– W niedzielę (11 sierpnia) autobus linii 51 miał przyjechać na przystanek Nowy Rynek o godzinie 22:36. De facto to pierwszy przystanek na trasie od początkowego. O godz. 22:30 musiałem biec, bo autobus już wjeżdżał na przystanek. Oczywiście kierowca nie czekał do planowej godziny odjazdu tylko ruszył 6 minut przed czasem. Uważam, że takie zachowanie kierowcy jest karygodne i powinny zostać wyciągnięte wobec niego surowe konsekwencje – stwierdza pan Andrzej.

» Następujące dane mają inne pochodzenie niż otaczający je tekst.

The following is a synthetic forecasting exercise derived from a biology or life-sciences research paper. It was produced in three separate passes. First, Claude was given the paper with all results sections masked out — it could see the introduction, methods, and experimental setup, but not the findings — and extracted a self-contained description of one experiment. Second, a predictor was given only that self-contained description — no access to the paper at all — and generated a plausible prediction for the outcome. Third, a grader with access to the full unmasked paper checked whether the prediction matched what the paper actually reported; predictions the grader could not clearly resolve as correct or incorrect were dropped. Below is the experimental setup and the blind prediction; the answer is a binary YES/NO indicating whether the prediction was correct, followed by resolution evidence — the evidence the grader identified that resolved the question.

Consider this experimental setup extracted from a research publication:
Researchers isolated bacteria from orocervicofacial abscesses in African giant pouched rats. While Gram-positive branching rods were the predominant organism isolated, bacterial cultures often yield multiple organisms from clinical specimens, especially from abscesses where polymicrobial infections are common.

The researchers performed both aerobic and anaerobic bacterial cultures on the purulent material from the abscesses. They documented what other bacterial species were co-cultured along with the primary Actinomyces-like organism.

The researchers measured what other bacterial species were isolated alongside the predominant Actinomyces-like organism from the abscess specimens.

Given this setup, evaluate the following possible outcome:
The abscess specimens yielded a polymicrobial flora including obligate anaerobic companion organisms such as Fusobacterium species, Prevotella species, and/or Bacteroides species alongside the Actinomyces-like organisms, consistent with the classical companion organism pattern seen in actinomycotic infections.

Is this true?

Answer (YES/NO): YES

Dodaje, że opisany przypadek świadczy o złym funkcjonowaniu komunikacji miejskiej. Sytuację, gdy autobusy kursują co pół godziny, a odjazd odbywa się 6 minut przed czasem, określa jako niedopuszczalną. – To nie jest pierwsza moja taka sytuacja, bo wieczorami patologiczną normą jest już odjazd autobusów różnych linii 3-4 minuty przed czasem – dodaje.

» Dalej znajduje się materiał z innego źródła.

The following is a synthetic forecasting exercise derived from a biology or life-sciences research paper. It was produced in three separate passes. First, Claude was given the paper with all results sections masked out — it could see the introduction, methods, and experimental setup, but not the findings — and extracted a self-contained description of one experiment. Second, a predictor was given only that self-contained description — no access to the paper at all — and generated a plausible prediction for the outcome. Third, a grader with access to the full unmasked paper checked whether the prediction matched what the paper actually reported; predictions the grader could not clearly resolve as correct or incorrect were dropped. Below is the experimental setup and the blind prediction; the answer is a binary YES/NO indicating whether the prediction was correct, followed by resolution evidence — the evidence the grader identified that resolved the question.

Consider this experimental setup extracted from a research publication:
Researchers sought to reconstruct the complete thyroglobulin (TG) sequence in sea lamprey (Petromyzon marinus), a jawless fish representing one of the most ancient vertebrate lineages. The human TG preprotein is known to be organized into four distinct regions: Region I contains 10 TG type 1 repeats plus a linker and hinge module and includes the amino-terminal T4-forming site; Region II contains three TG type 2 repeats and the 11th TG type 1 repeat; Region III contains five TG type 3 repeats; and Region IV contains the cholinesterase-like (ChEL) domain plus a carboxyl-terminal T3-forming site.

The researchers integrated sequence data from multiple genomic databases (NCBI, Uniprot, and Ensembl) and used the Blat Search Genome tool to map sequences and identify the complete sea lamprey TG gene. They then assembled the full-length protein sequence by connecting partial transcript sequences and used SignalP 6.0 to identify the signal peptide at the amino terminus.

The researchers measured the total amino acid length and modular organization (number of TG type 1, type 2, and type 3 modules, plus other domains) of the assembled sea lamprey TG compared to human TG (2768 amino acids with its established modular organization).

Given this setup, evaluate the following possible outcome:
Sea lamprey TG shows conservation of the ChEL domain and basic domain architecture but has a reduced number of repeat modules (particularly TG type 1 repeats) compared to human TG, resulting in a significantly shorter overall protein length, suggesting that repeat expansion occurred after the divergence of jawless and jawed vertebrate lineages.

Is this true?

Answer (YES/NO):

Do skargi pasażer dołączył dwa zdjęcia, choć niewyraźne, z uwagi na to, że robił je w biegu, gdy gonił autobus. Na tablicy ITS widać jednak dobrze, że autobus miał odjechać o 22:36, a rusza z przystanku o 22:30. Zapytaliśmy drogowców o tę skargę, podobne uwagi pasażerów oraz o to czy zwracano uwagę w tej kwestii kierowcom.

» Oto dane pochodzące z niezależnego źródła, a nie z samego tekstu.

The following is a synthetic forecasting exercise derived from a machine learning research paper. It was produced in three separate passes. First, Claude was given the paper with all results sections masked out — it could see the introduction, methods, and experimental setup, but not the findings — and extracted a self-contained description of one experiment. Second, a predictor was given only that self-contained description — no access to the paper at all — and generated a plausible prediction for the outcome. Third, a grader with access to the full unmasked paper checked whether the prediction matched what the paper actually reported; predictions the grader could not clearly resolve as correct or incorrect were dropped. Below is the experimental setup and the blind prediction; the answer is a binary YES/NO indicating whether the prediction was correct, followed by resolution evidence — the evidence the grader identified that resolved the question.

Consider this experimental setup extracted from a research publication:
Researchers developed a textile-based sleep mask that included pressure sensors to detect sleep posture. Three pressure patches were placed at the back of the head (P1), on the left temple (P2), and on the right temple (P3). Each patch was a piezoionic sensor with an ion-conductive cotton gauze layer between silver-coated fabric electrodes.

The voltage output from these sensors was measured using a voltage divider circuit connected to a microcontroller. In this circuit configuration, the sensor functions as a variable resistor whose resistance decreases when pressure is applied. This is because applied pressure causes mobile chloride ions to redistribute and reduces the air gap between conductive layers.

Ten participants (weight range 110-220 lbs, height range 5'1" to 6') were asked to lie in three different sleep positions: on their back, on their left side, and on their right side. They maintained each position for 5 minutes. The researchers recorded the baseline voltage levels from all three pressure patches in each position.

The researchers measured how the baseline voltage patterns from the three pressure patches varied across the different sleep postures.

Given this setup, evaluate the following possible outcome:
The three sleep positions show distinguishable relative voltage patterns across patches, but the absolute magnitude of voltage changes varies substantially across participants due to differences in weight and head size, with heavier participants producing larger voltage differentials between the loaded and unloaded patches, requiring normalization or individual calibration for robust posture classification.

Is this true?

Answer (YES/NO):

– Przedmiotowa skarga wpłynęła do ZDMiKP w Bydgoszczy, zaraz po rozpatrzeniu została przekazana do Operatora odpowiedzialnego za obsługę linii nr 51 tj. Mobilis Sp. z o. o. (zajezdnia Bydgoszcz). Według informacji uzyskanych od Operatora kierujący pojazdem popełnił błąd, została z nim przeprowadzona rozmowa dyscyplinująca oraz został pozbawiony premii motywacyjnej, ponadto otrzymał upomnienie od kierownika Zajezdni – przekazuje „Expressowi Bydgoskiemu” Zarząd Dróg Miejskich i Komunikacji Publicznej.
– Jednocześnie informujemy, że punktualność na poszczególnych liniach jest pod stałą kontrolą Zarządu Dróg Miejskich i Komunikacji Publicznej w Bydgoszczy. W przypadku stwierdzenia nieprawidłowości wobec Operatora stosowane są sankcje finansowe przewidziane umową – informują drogowcy.